Silence, then. A ringing, horrific silence broken only by Enzo's pained groans and Sofia's quiet sobs where she huddled by the door.
Dante didn't look at the bodies. He strode to me, his eyes scanning me for injury, his face still that terrifying, empty mask. He knelt, his hands coming to my shoulders. "Are you hurt?"
I couldn't speak. I could only stare at him. At the man who had just ended two lives with a chilling, mechanical efficiency. At the blood spatter on the impeccable sleeve of his Tom Ford suit. At the eyes that held no remorse, only a fierce, burning check to see if I was intact.
This was the reality. The kiss, the tenderness, the shared confessions—they were a thin veil over this. This was the beast. This was the killer. This was the man who ruled a world where people rappelled over walls and died in flower beds.
He saw the terror in my eyes. My fear was not only due to the attack but also because of him. The mask cracked for a second, a flicker of something like pain in his depths. Then it was gone, sealed behind the Don's impenetrable control.
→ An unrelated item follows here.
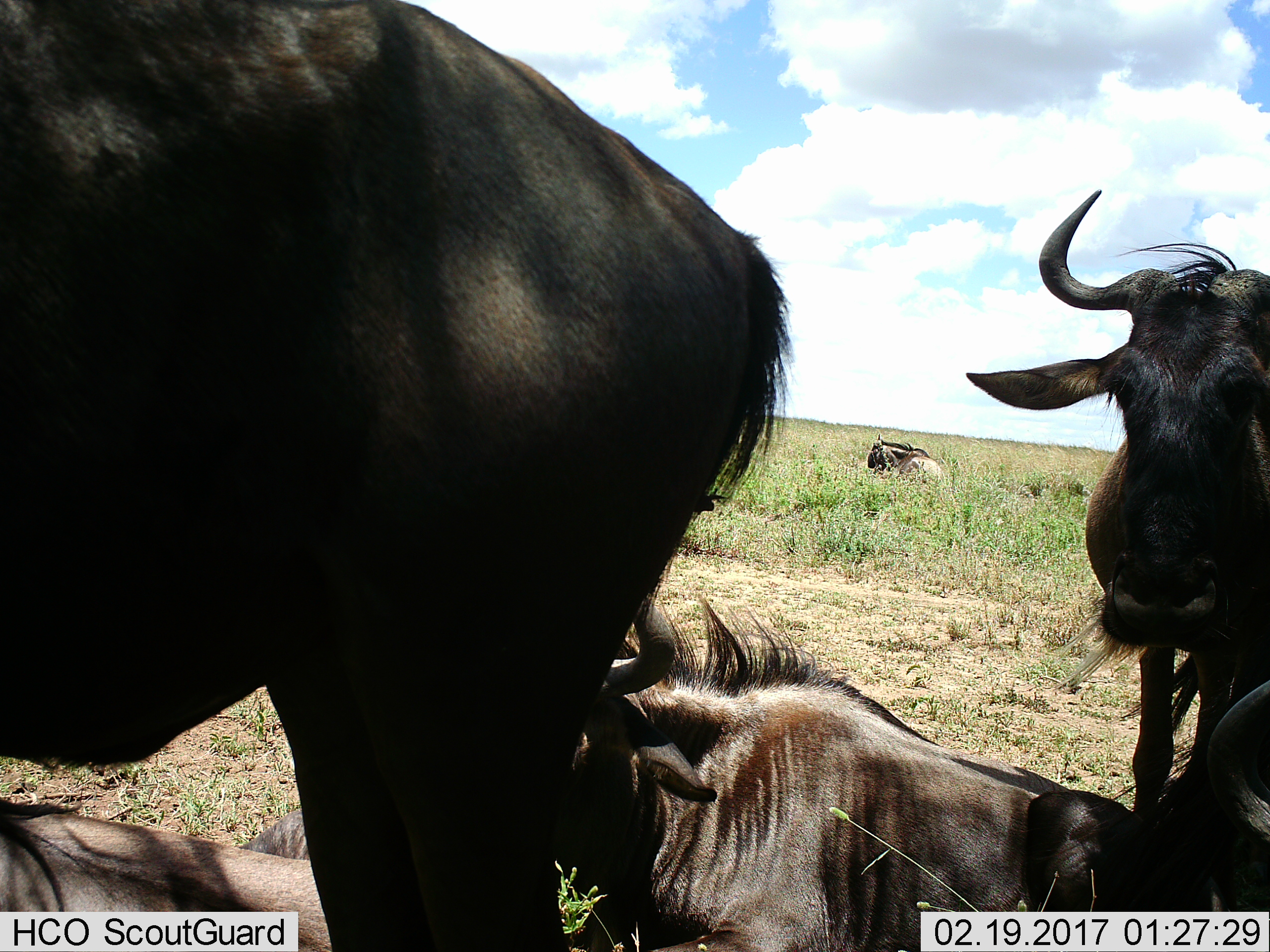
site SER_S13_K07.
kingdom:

"Get her inside," he ordered, his voice gravelly. Marco and two other men had poured into the garden, weapons drawn, surveying the carnage. Marco moved to help Sofia up.
Dante stood, pulling me to my feet with him. His arm around me was solid and possessive, a cage of safety that felt as dangerous as the violence it had just wrought. He led me past the bodies, past the spreading dark stains on the white gravel. I couldn't look away from the man who had grabbed me, his sightless eyes staring at the sky.
Inside the mansion, the familiar opulence felt like a sick joke. Greta was already there with a blanket, her face pale but composed. Dante led me not to the bedroom but to his study, the inner sanctum. He sat me in a leather chair, crouching before me, his hands on the arms, caging me again.
"Look at me," he commanded, his voice low.
I forced my eyes to his. They were dark and intense, but the killing frost had receded.
"They will not get to you again," he vowed, each word an iron promise. "This will not happen again."
He was saying it to reassure me. But all I heard was the echo of gunfire. All I saw was the casual way he had extinguished lives. He had saved me. He had murdered for me.
And the most terrifying part?
A secret, shameful part of me felt safer for it.
The terror was now a two-headed beast. I was terrified of the men who came over the wall.
And I was utterly, soul-shakingly terrified of the brutal, beautiful monster who had slain them and who looked at me as if I was the only thing in the world worth all that blood.